In Charity on Trial, we meet a rogues' gallery of the infamous and the merely disappointing: men, women, and organizations at the forefront of the charity business who have been exposed as swindlers or incompetent trustees of the public trust. Men like William Aramony, the United Way executive who spent hundreds of thousands of dollars in the 1980s and 1990s on extravagant trips and gifts for himself and his loved ones, or William Crotts, the Baptist Foundation of America executive who made millions of dollars in loans to companies controlled by members of the BFA board. White also singles out organizations like the Nature Conservancy, some of whose trustees engaged in insider real-estate deals with friends, families, and donors in the 1990s, or the American Red Cross, which, according to White, betrayed the public's trust in the wake of the September 11 terrorist attacks and again after Hurricane Katrina. And let's not forget the countless charities that accept used cars as donations and look the other way as the donor claims a tax deduction based on the vehicle's alleged market value — a scam, says White, that costs American taxpayers hundreds of millions of dollars a year. Alas, the list of culprits is long and the shenanigans detailed in the book astounding all the more so because they give charity a really bad name.

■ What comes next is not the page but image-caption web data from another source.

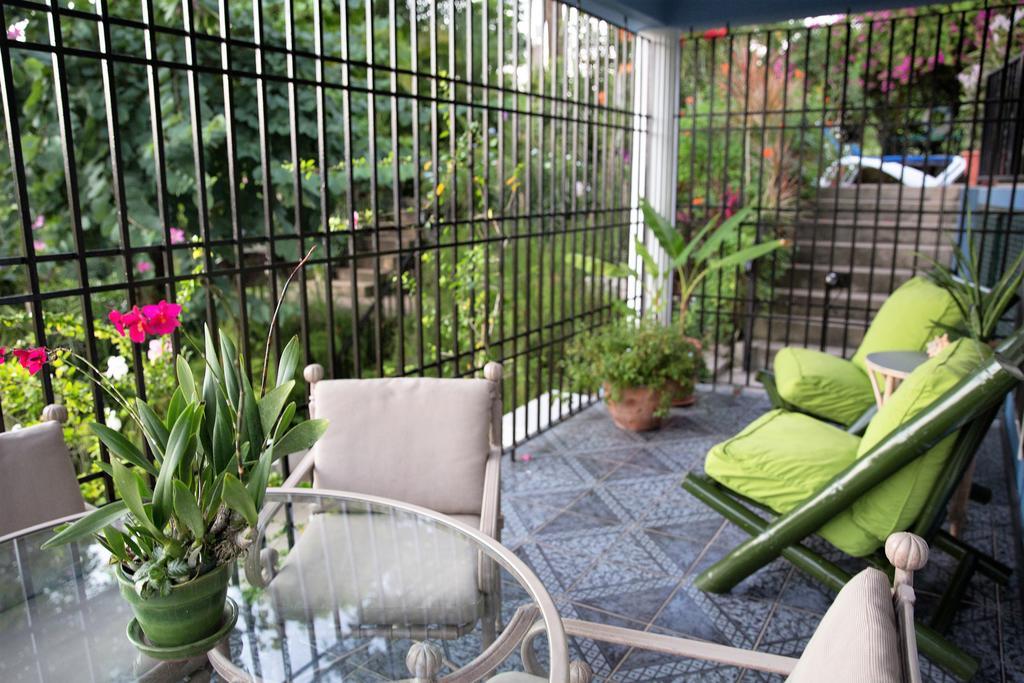 Bed & Breakfast The Blue House Boutique Bed & Breakfast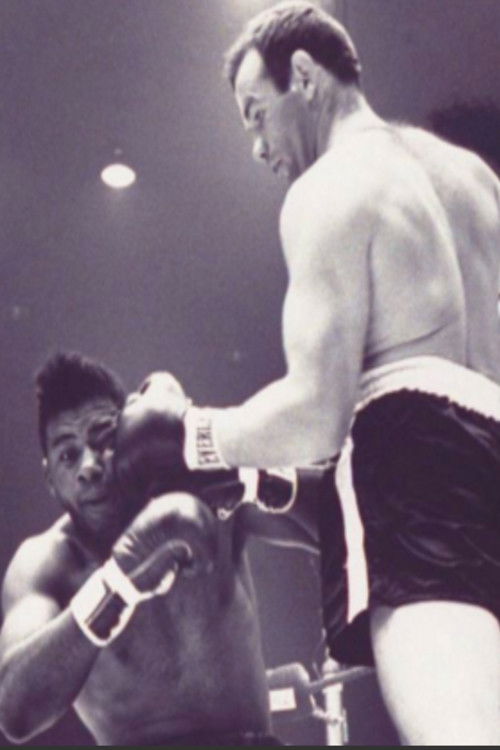 Med krut i nävarna (1969) poster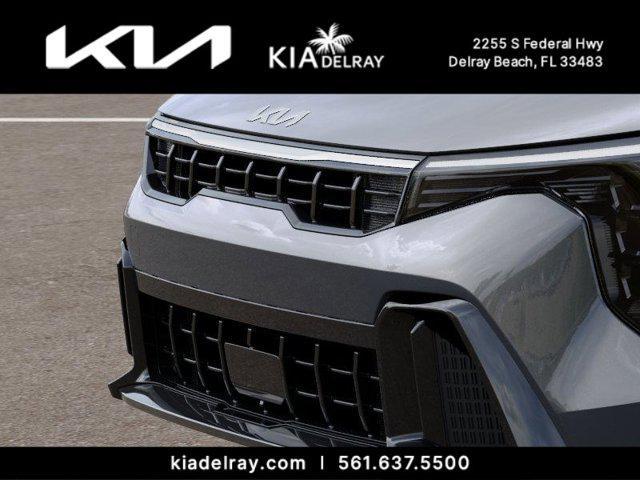 new 2025 Kia K4 car, priced at $25,940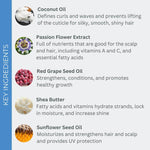 Evolvh Curl Defining Cream Benefits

And that makes White mad. Sure, we're a gullible lot; we think the idea of charity necessarily translates into ethical, legal behavior. And most of the time that's the case. But when billions of dollars are at stake, shouldn't we expect that to be the case all the time? The scandals at WorldCom, Enron, and Tyco rocked corporate America and forced Congress to act (for better or worse); today, as a result, Big Business lives with the disclosure requirements of the Sarbanes-Oxley Act. But the nonprofit sector, says White, keeps getting a pass. Form 990, the document all nonprofits must file with the IRS, is out of date and doesn't require organizations to detail how they spend the money they raise. What's more, accounting practices vary widely from one charity to the next, making the job of figuring out how the money is being used that much more difficult. Similarly, nonprofit (mostly volunteer) boards rarely take their oversight role seriously, while Congressional hearings invariably produce an abundance of platitudes (someone is always shocked, shocked to find that someone has been gambling on the public's dime) but little or no action.

Given all that, says White, the only way to really reform the world of charity is for individual donors to stand up and demand information from the charities that come knocking. It was the public uproar over the redirection of 9/11 donations that led to more openness (and honest marketing) on the part of the Red Cross, just as the public outing of the free-spending ways of the president and trustees of Adelphi University ended the lavish excesses at that school.

In White's view, no charity should ever refuse to explain how it serves its community, how the funds it raises are spent, and, perhaps most importantly, what would happen to the community should the charity itself disappear tomorrow. And while the overwhelming majority of charities play by the rules and work hard to live up to their donors' expectations, if a charity can't or won't answer those questions, it doesn't deserve your money. As White cautions us, Let the donor beware.